**Instruction 1**
Which device names appear in the dd disk-imaging passage? List each one once.
**Instruction 2**
Can you carry on the dd disk-imaging passage from its last sentence?

**Passage shown**
Notice: to execute "dd" you should login as "root" or switch to "root" using "su" command. And you must be careful, a small mistake may cause a serious problem!
Making a Hard Disk Image File

Most of time you don't want to make a complete duplication of your hard disk. You may prefer to creating an image file of the hard disk and save it in other storage devices. The following command will create an image file "disk1.img" in your user's directory from /dev/sda:

dd if=/dev/sda of=~/disk1.img

Since you have created an image file, you can compress it with "gzip" or "bzip2":

gzip disk1.img #generates disk1.img.gz or

bzip2 disk1.img #generates disk1.img.bz2

You can save much storage space with compression. But it will take very long time.
Partition Clone

Backing up a hard disk partition is much similar to backing up a whole hard disk. The reason is that Unix/Linux uses device name, such as /dev/sda1, /dev/sda5... to indicate the partitions. For example, if you want to create an image file from the first partition of /dev/sda, use "dd" like this:

dd if=/dev/sda1 of=~/disk2.img

Also, you can compress the image file:

gzip disk2.img

By the way, you can copy a partition to another partition completely, just set "of" to the partition's device name. For example:

dd if=/dev/sda1 of=/dev/sdb5

This command will copy all the contents from /dev/sda1 to /dev/sdb5. You must be sure that the capacity of /dev/sdb5 is larger than /dev/sda1.

**Provided material**
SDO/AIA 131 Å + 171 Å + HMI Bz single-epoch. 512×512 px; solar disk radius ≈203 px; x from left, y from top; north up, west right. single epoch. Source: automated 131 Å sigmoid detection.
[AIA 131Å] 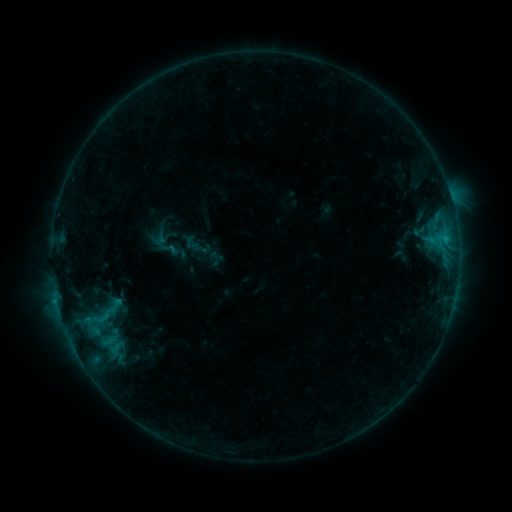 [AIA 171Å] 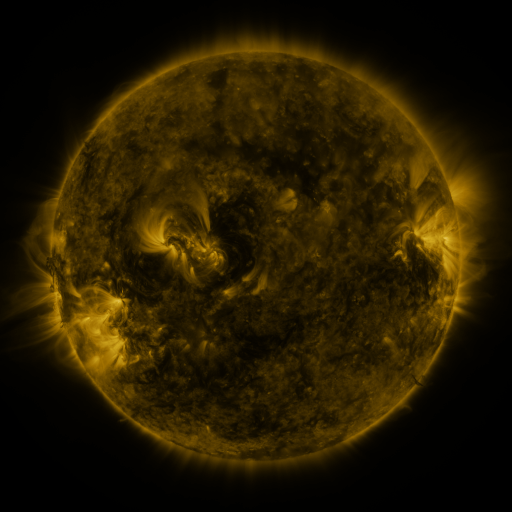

**Expected answer 1**
/dev/sda
/dev/sda1
/dev/sda5
/dev/sdb5

**Expected answer 2**
Restoring from an Image File

To restore a partition or a hard disk from an image file, just exchange the arguments "if" and "of". For example, restore the whole hard disk from the image file "disk1.img":

dd if=disk1.img of=/dev/sda

Restore the first partition of /dev/sda from the image file "disk2.img":

dd if=disk2.img of=/dev/sda1

There is one very serious
Submitted by Igor (not verified) on Tue, 07/21/2009 - 16:20.

There is one very serious problem with your text. You do not mention that the dd copying must be done on unmounted disks/partitions. If you clone your mounted partition and, during the copying process the system writes to it (which will almost certainly be the case due to various system activities), then you end up in a mess in the relevant blocks of your copy.

If you want to use dd, boot from a CD using a Linux distribution like Knoppix or boot from your distro installation disk and choose not install but rescue mode (some distros like Fedora provide this functionality) and then use dd to copy UNMOUNTED partitions.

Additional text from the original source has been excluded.